Maybe I should try doing that more often. I use the three finger test, but mostly toward the end of the session to check on burr removal rather than earlier on. A burr is stupid easy to feel and verify, though, which makes it attractive...



Luftmensch said:


> If you are doing maintenance sharpening because the edge is "ok but not amazing", you probably don't need to reform a burr.



Mostly agree with this.


----------



## matchplay18 (May 11, 2021)

Great thread I have been sharpening knives over 30yrs. Find the best multiple sources you can to learn the fundamentals. From there you come into your own. For the greenhorn and newcomer this thread is invaluable. The nuances are infinite. For most people the biggest problem is to practice practice practice until it becomes this innate ability setting that blade is a kinetic sense. So far I have reinforced and learned a few new things


----------



## mpier (May 11, 2021)

I would agree with just about everything said here, practice all the techniques you can and add them to your arsenal. There are so many different shapes and sizes of knives and steels used that having all the techniques at your disposal can only help.

On another note you can cut a piece of paper with ease and still not cut a tomato


----------



## stringer (May 11, 2021)

Grayswandir said:


> If the blade is really sharp, the cut will be clean. A duller knife cuts the paper differently, it leaves behind a jagged cut. I've never listened for burr removal, to be honest, didn't even know that was a thing. I did listen to an older Japanese gentleman talk about listening to the stone and how it sounds while you're sharpening, but that was more about being consistent with your technique, you can hear changes with more or less pressure, speed, etc. I'll have to try and listen for burr removal next time I sharpen. Should be interesting.



If you consider a 200 grit edge sufficient for kitchen work. Then cleanly cutting paper is a sufficient test of sharpness. (Sorry about the vacuum noise, if that wasn't there you could probably hear me remove the burr).


----------



## jwthaparc (May 11, 2021)

WaTFTanaki said:


> Maybe I am blending you and Peter. Not trying to mis-characterize.
> 
> in reality burr is a bit of a vague concept. Any time steel makes contact with a solid, the friction causes some steel to both depart the knife and some to cross to the other side of the apex, especially on edge trailing strokes. So does one steel molecule crossing crossing the apex constitute a burr. No, then how many molecules? Over what portion of the apex? This can get a bit silly and the definition of a burr is not precise, but we kind of know it when we see/ feel it, despite there being some continuum of agreement/disagreement on what that exact definition of burr is. To me it’s obvious on 500-1200k stones because there is a palpable lip on one side that I can touch. On 3k and up I don’t feel anything and don’t use a loupe or electron microscope.
> 
> ...


My typical progression for a knife in fairly poor condition is as follows. 60grit Sic, king 300, shapton 1000, then either I go on to a natural, or my king 4000, or kitayama 8000. 

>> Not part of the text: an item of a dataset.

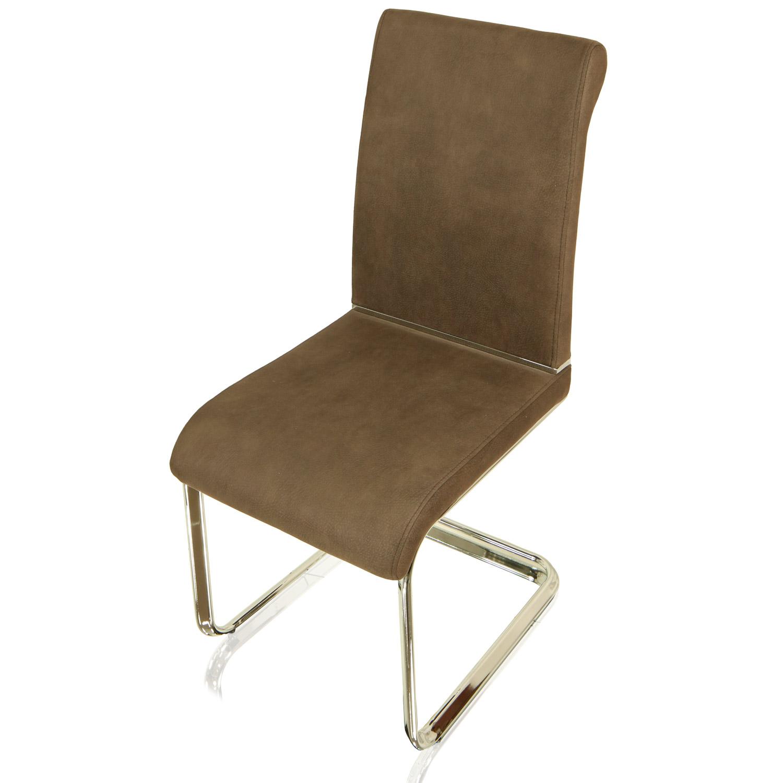 miganeo 2er set esszimmerstuhl schwingstuhl braun. Black Bedroom Furniture Sets. Home Design Ideas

My goal with this progression is to repair damage with the 60 grit (which usually doesn't take long) It's so coarse I dont even feel a proper burr with it. Then I'm going on to my 300, then I keep going until I can't see any deep scratches on either side. I by then I usually have a decent sized burr. Then I do a couple stropping strokes to reduce it a bit. Moving on to the 1000 i repeat, just making sure all the scratches from the previous stone are gone, not so much worried about removing any burr at this point. After this I go onto my finishing stone. Whatever it is, I get rid of the previous grits scratches, then finally I start to really try to remove the burr doing as many strokes as I find necessary. After this I go on to a strop with either green compound, or .5 micron diamond emulsion to really be sure any burr is gone. 

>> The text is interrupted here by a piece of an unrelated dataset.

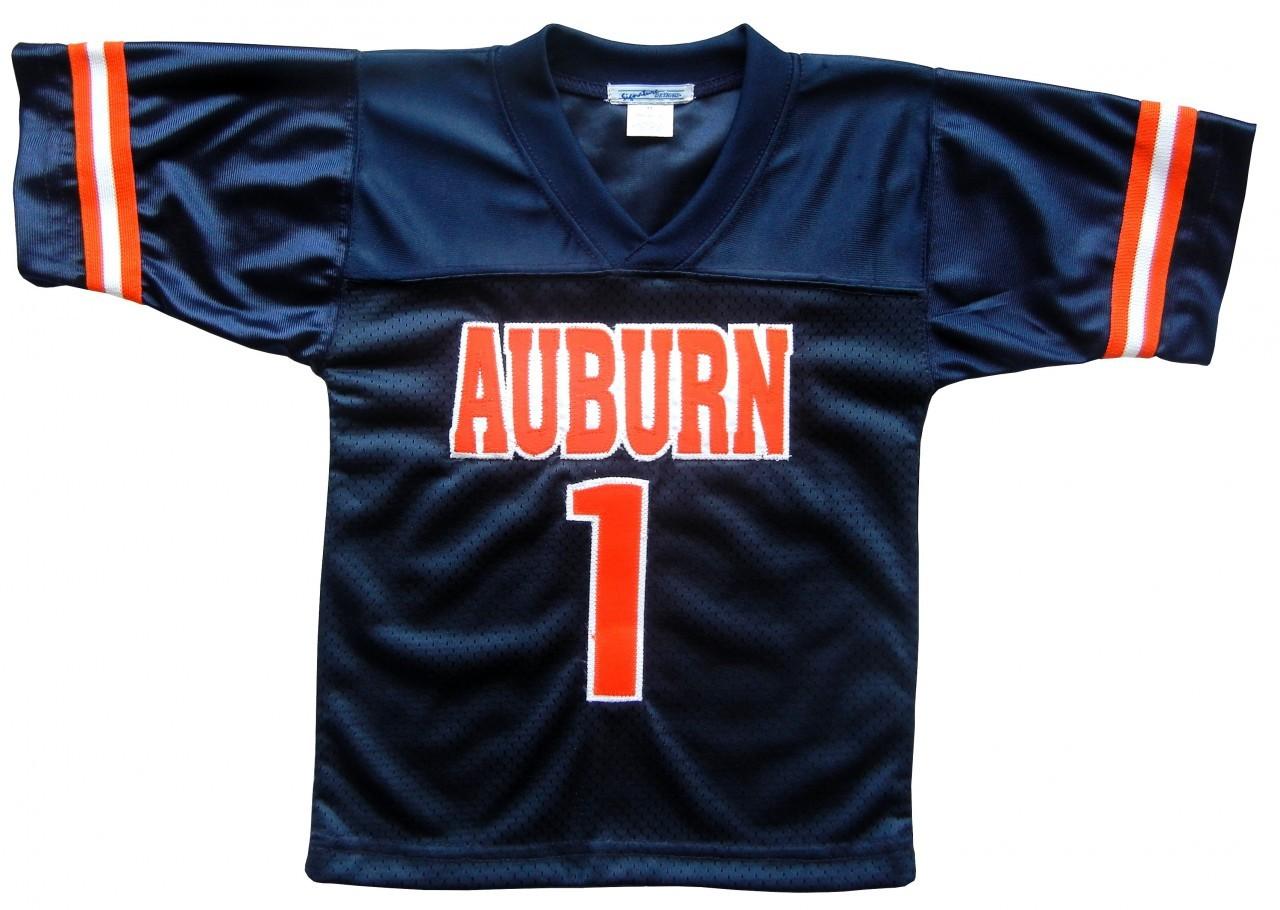 Auburn baby boy jersey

That's the thinking behind my whole progression. The whole process usually takes me about 5 to 10 minutes a knife.


----------



## cotedupy (May 12, 2021)

Kawa said:


> Something I still dont quite get,
> 
> Where is the difference between 'stropping on a little higher angle as where you were sharpening' and 'you ruined your edge due to too high angle stropping'.
> 
> ...



Indeed! It's the old 'fine line between genius and insanity' thing. Obviously it's mostly just a matter of practice, and finding what you like but for me...


jwthaparc said:


> My typical progression for a knife in fairly poor condition is as follows. 60grit Sic, king 300, shapton 1000, then either I go on to a natural, or my king 4000, or kitayama 8000.
> 
> My goal with this progression is to repair damage with the 60 grit (which usually doesn't take long) It's so coarse I dont even feel a proper burr with it. Then I'm going on to my 300, then I keep going until I can't see any deep scratches on either side. I by then I usually have a decent sized burr. Then I do a couple stropping strokes to reduce it a bit. Moving on to the 1000 i repeat, just making sure all the scratches from the previous stone are gone, not so much worried about removing any burr at this point. After this I go onto my finishing stone. Whatever it is, I get rid of the previous grits scratches, then finally I start to really try to remove the burr doing as many strokes as I find necessary. After this I go on to a strop with either green compound, or .5 micron diamond emulsion to really be sure any burr is gone.
> 
> That's the thinking behind my whole progression. The whole process usually takes me about 5 to 10 minutes a knife.



Do you go that high on knives you're sharpening professionally for other people, or is this for your own? When I'm sharpening for other 'non-knife-geek' people I'd rarely go past 1.2k...


----------



## big_adventure (May 12, 2021)

Non-knife-geeks get Chosera 1K (after SG220 and/or Chosera 400 if needed for desperate cases) and stropped on denim.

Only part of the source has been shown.